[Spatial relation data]

----------

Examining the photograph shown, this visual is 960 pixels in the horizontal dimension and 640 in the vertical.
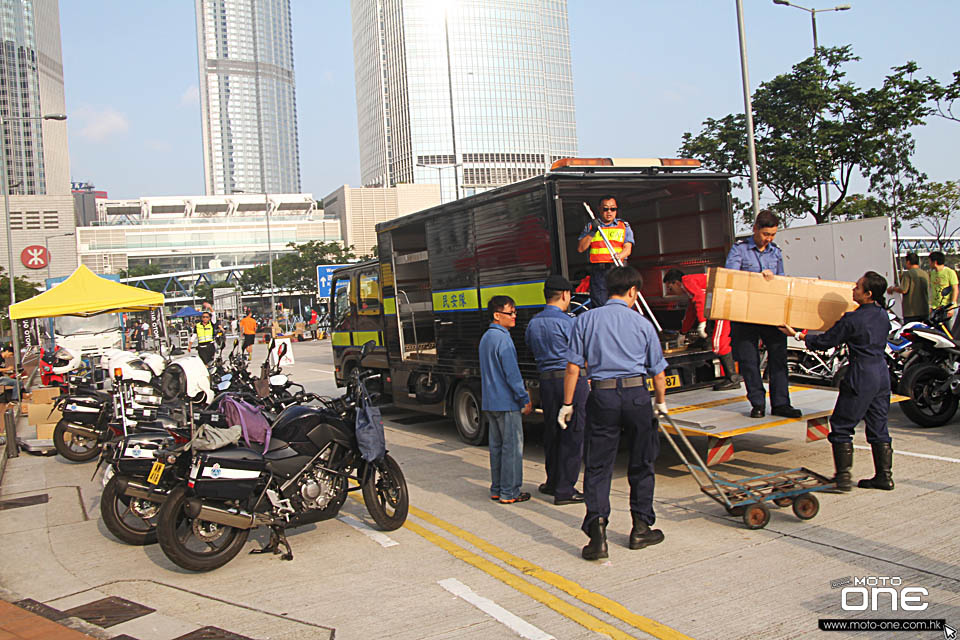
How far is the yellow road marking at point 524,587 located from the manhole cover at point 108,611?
208cm

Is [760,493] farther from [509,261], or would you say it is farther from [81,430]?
[81,430]

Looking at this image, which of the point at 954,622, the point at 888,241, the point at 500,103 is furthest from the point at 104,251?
the point at 954,622

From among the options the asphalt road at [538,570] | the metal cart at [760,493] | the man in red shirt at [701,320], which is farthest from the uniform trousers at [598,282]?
the metal cart at [760,493]

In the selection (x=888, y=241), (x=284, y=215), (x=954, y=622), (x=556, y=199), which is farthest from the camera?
(x=284, y=215)

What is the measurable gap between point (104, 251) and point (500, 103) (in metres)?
58.6

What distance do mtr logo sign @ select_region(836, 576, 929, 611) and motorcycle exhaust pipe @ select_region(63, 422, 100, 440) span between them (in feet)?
31.3

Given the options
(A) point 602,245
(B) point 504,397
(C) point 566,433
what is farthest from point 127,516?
(A) point 602,245

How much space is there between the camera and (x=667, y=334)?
902cm

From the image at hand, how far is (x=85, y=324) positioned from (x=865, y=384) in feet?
72.5

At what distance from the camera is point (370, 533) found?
6277 mm

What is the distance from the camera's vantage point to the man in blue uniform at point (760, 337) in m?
6.85

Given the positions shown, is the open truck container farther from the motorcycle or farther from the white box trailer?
the white box trailer

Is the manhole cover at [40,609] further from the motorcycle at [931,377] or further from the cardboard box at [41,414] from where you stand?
the motorcycle at [931,377]

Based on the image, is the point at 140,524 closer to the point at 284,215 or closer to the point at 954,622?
the point at 954,622
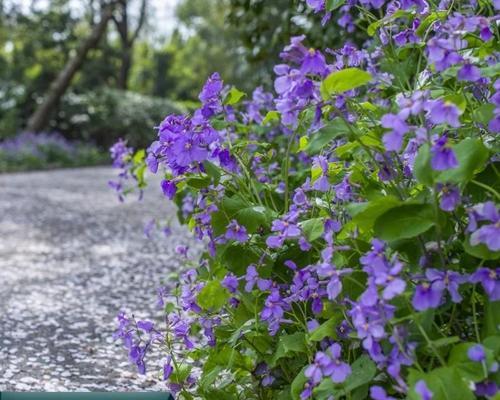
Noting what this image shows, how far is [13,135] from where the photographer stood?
1363 centimetres

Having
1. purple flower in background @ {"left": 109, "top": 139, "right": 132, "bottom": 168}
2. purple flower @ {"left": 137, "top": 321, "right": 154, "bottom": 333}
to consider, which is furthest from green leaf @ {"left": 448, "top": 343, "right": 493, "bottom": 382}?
purple flower in background @ {"left": 109, "top": 139, "right": 132, "bottom": 168}

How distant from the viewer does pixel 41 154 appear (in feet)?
39.2

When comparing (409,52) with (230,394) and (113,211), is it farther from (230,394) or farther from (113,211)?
(113,211)

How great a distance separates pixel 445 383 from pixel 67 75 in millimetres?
12633

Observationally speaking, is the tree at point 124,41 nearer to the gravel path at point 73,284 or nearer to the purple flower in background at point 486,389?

----------

Rewrite everything from the line containing "Noting what this" down to the end of the records, substituting "stone path" for "gravel path" and leaving all else unchanged.

* Complete output *
Noting what this image shows, how far is [13,135] from where the photographer stood?
1363 centimetres

Having
1. purple flower in background @ {"left": 109, "top": 139, "right": 132, "bottom": 168}
2. purple flower @ {"left": 137, "top": 321, "right": 154, "bottom": 333}
to consider, which is furthest from green leaf @ {"left": 448, "top": 343, "right": 493, "bottom": 382}?
purple flower in background @ {"left": 109, "top": 139, "right": 132, "bottom": 168}

How distant from the viewer does pixel 41 154 appear (in feet)?
39.2

When comparing (409,52) with (230,394) and (113,211), is it farther from (230,394) or farther from (113,211)?
(113,211)

How great a distance separates pixel 445 383 from pixel 67 75 in millimetres?
12633

Observationally speaking, is the tree at point 124,41 nearer to the stone path at point 73,284 or nearer to the purple flower in background at point 486,389?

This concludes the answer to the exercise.